In this research, we employed web searches to identify prevalent inquiries and misunderstandings regarding diabetes-related knowledge. Frequently encountered questions were selected and presented to ChatGPT (ChatGPT-3.5-turbo, mode), with the generated responses being recorded (Fig. 1A, B). The quality of these responses was independently evaluated by experienced professionals in the field of endocrinology. Evaluation scores ranged from 0 to 10, with 10 indicating high accuracy, 8 ≤ score < 10 representing fairly accurate responses, 6 ≤ score < 8 indicating average accuracy, and scores below 6 indicating inaccuracies. From July 1, 2023, to July 3, 2023, five experts assessed and analyzed the limitations of ChatGPT's answers.

Fig. 1
figure 1figure 1

Diabetes knowledge misconceptions and ChatGPT’s answers. A Q1–Q6 and ChatGPT’s answers. B Q7–Q12 and ChatGPT’s answers


Each response provided by ChatGPT consists of approximately 157 ± 29 words, and the Flesch-Kincaid Grade Level averages at 13.8 ± 1.1. Out of the 12 answers evaluated, 3 received a rating of 10, indicating a high level of accuracy. The remaining 9 answers had an average ± standard deviation rating of 9.5 ± 0.2, indicating a consistently high level of accuracy (Fig. 2). To examine the impact of repeated questions on the output answers, we conducted five runs for each of the 12 questions. The results revealed slight variations in sentence structure, but the answers remained consistent.

Fig. 2
figure 2

Evaluation ChatGPT’s answers’ scores and suggestions

The findings indicate that ChatGPT generally provides reasonably accurate information regarding misconceptions about diabetes. However, experts have identified certain instances where ChatGPT's responses lack completeness and precision. For instance, in response to question 3: "Does consuming sugar substitutes affect blood sugar levels in diabetic patients?", ChatGPT's answer stating that it does not cause blood sugar elevation is not sufficiently accurate. Research conducted by Mathur et al. [3] suggests that the use of sugar substitutes can increase insulin resistance. Similarly, for question 4: "Can diabetes be ruled out if fasting blood sugar is normal?", ChatGPT's response stating that the normal range for fasting blood sugar is 70–100 mg per deciliter (mg/dL) is incorrect. The current standard for fasting blood sugar has been adjusted to 79–110 mg/dL. Additionally, in response to question 12: "Can diabetes be cured?", ChatGPT's answer stating that it cannot be cured is not entirely accurate. Research indicates that surgical treatment can lead to remission of diabetes in obese patients [4].

ChatGPT’s answers may lack completeness and precision due to its reliance on existing information and text, without real-time updating capabilities. As ChatGPT is not connected to the internet and has limited knowledge, there is a possibility of generating inaccurate or biased content. However, users have the option to provide feedback using the "Not Satisfied" button, enabling ChatGPT to learn and enhance its responses.

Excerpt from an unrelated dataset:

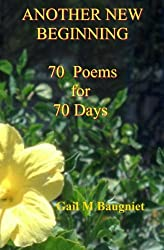 Another New Beginning: 70 Poems for 70 Days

This study encountered several limitations. Firstly, we did not evaluate patients’ ratings of ChatGPT’s answers, and their empathetic assessments may vary from those of healthcare professionals. Secondly, ChatGPT does not provide citations, preventing users from verifying the accuracy of the information or delving deeper into the topic. Thirdly, although we assessed a range of questions, the selected ones may not encompass all the diabetes-related issues comprehensively.


Our study revealed that ChatGPT has the potential to offer valuable and precise health information regarding diabetes. Nonetheless, further investigation is necessary to ascertain the consistent accuracy of artificial intelligence in providing diabetes-related information. Additionally, it is crucial to establish supervisory mechanisms to evaluate the quality of information delivered by chatbots and other AI systems. Furthermore, real-time updates of health information are essential to cater to the requirements of individuals with diabetes.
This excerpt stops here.